Sabrina e Stephanie são duas gêmeas, perfeitamente idênticas, porém, cada uma com personalidade própria. Desde pequenas estiveram sempre juntas e, com o passar dos anos, se tornaram cada vez mais unidas. Stephanie casa-se com um professor e constrói uma família enquanto Sabrina vive nas altas rodas da sociedade.
Mas ambas gostariam de viver a vida da outra. Num determinado momento decidem trocar de lugar para viver uma nova experiência. Mas as coisas nem sempre são tão fáceis quanto se imagina... Poderão as duas enganar suas famílias e amigos?
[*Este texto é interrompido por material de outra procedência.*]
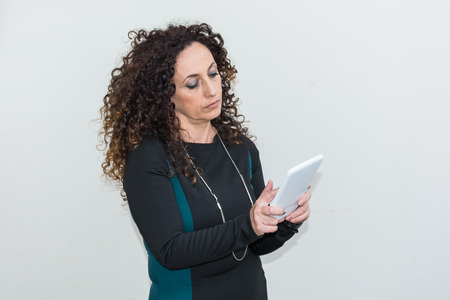 blacks: Mature Woman modern use the tablet. She has long curly hair and blacks, with green eyes.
Por quanto tempo?

Trechos interessantes:

"Em todas as conversas de fim de noite com as amigas sobre sexo, horas eram gastas sobre a maneira de dizer sim ou não, mas nem um único minuto sobre como tomar a iniciativa." (pág. 35)
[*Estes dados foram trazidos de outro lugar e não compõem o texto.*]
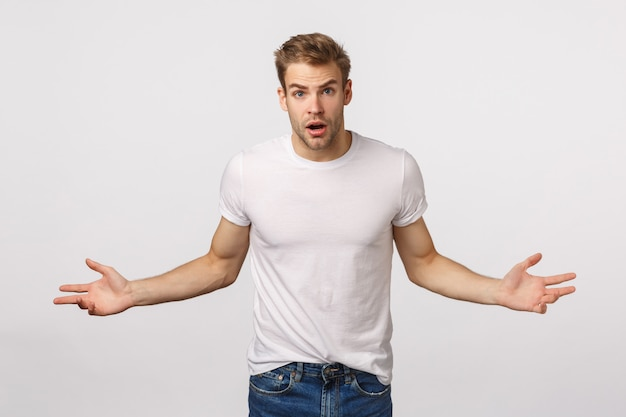 広がる手で白いtシャツで魅力的な金髪のひげを生やした男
"-Fale alguma coisa sobre a exposição de antiguidades. Sabe de uma coisa? Sempre tive o desejo secreto de acariciar uma estátua nua. Será que posso ter agora minha oportunidade? Têm algumas estátuas nuas?
Stephanie riu. Que dia maravilhoso iam ter.
-Temos estátuas de nus. Se quiser estátuas nuas, você terá que despi-las." (pág. 49)

"Você conhece a velha superstição chinesa, de que se olharmos diretamente para alguma coisa bela ela desaparece? Podemos lançar um olhar de lado, mas nunca de frente, porque coisas belas são frágeis e passageiras e um olhar duro poderia destruí-las. Sinto-me assim a respeito de minha vida. Se falar sobre ela, ou olhá-la de perto demais, tudo pode desmoronar." (pág. 100)

"Por que alguém não notava que havia alguma coisa de errado?
Porque as pessoas veem o que esperam ver. Ninguém tem razão alguma para esperar que eu não seja Stephanie. O que quer que eu faça, descobrirão uma maneira de explicá-la porque, a não ser assim, a coisa não teria sentido. Quando pessoas acreditam que alguma coisa é verdadeira, esforçam-se para fazê-la parecer assim." (pág. 162)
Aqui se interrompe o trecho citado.